● INFORMATION PROVIDED:
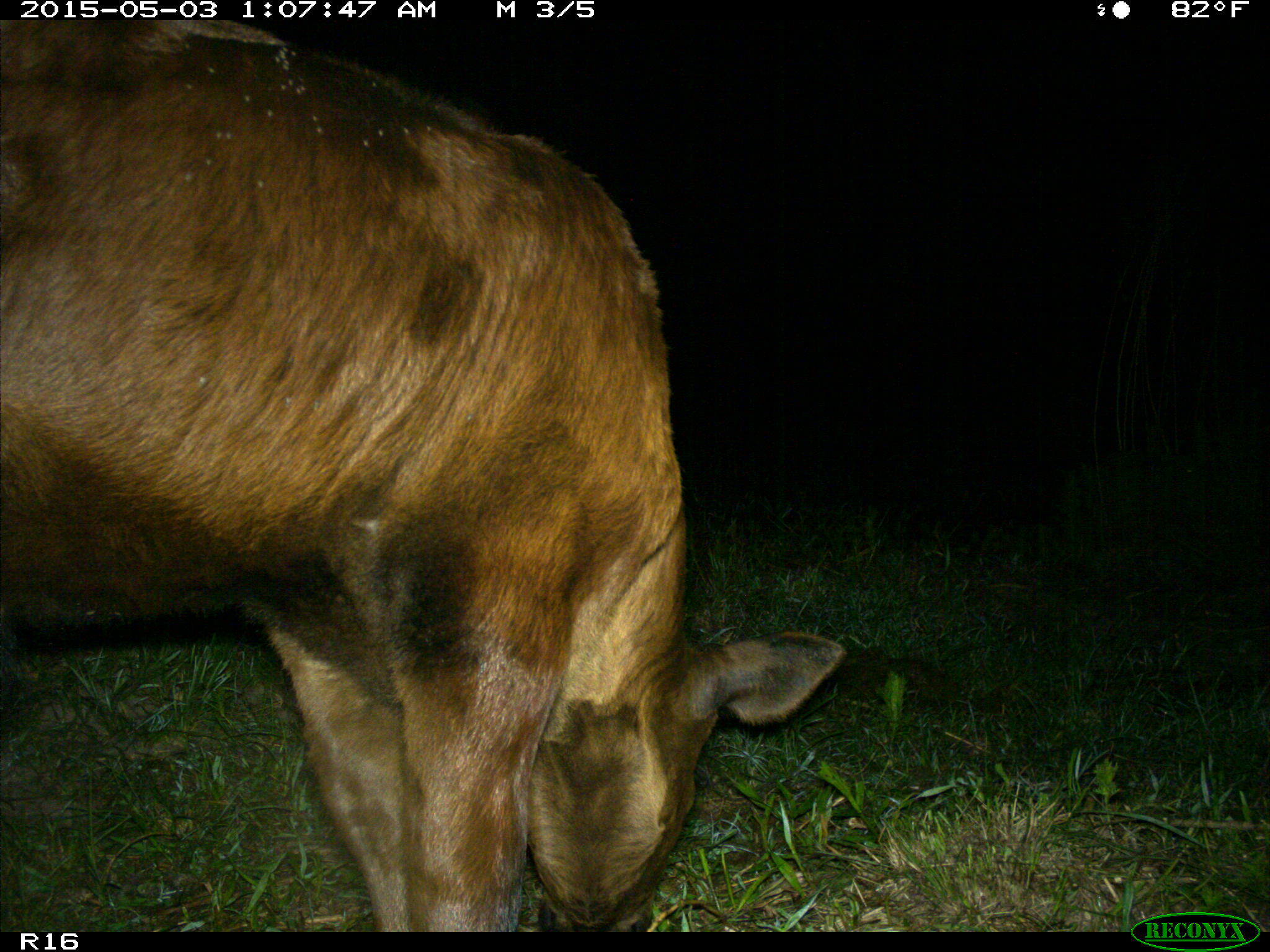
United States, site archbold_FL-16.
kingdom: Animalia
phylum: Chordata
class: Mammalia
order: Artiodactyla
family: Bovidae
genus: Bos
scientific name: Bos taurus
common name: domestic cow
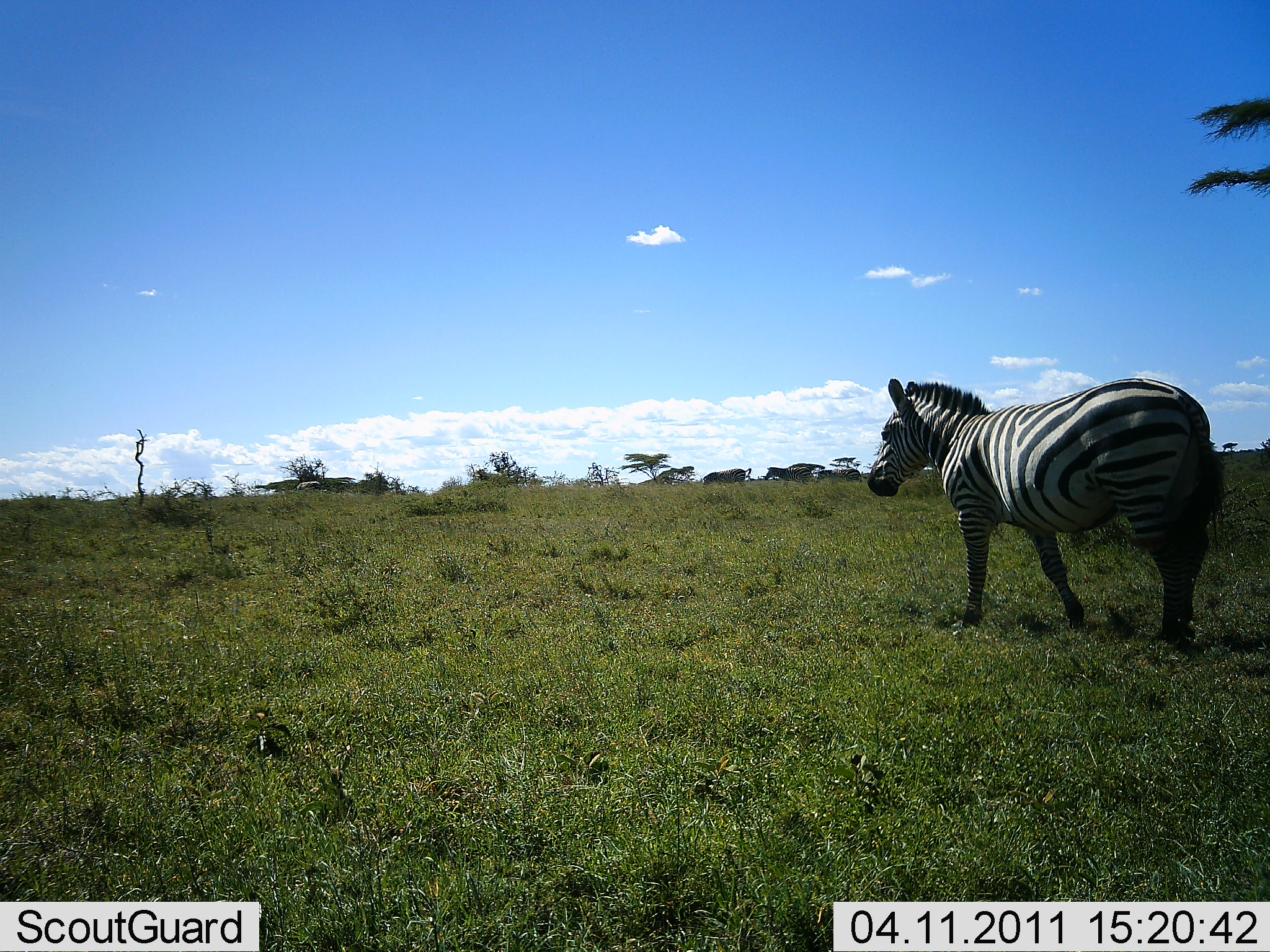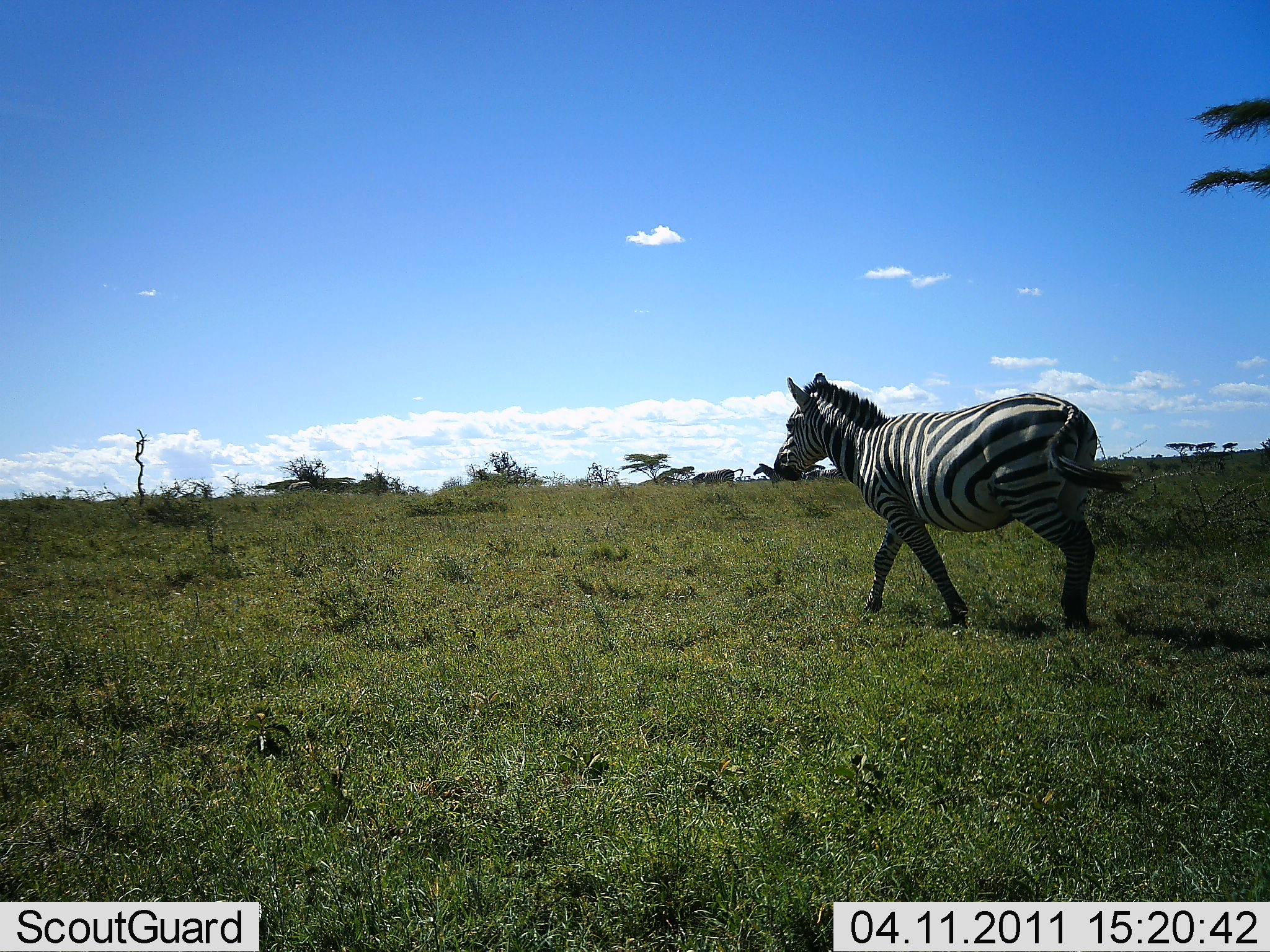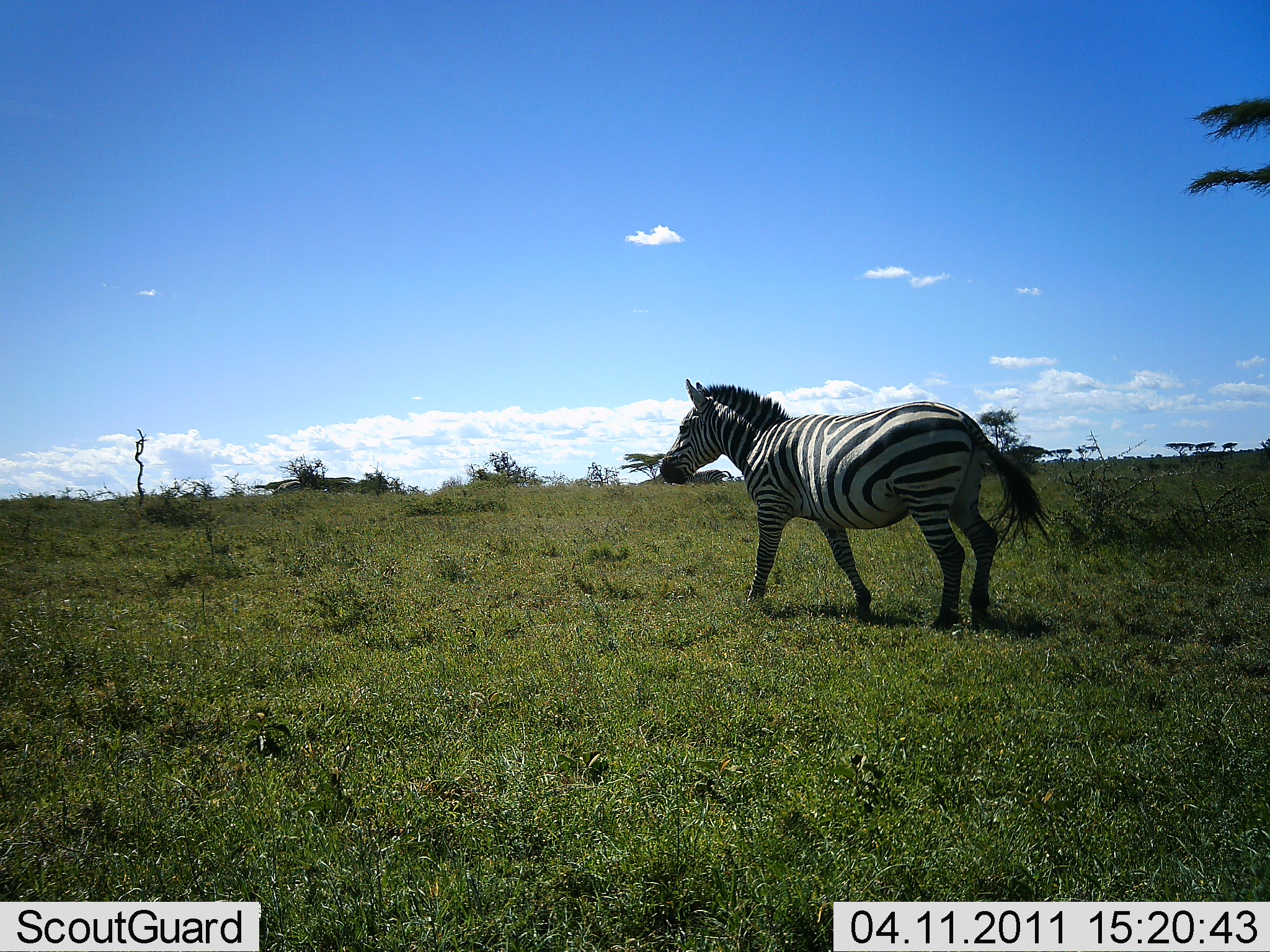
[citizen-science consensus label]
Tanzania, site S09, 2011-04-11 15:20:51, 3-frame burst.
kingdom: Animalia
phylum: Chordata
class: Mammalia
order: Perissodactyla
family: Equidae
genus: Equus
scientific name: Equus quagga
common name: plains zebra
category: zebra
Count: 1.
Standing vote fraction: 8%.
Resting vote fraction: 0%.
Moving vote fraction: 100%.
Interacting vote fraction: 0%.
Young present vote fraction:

● EXERCISE REQUIREMENTS:
Throughout the material above, report each line holding the word "name".

● RESPONSE TO THIS TASK:
scientific name: Bos taurus
common name: domestic cow
scientific name: Equus quagga
common name: plains zebra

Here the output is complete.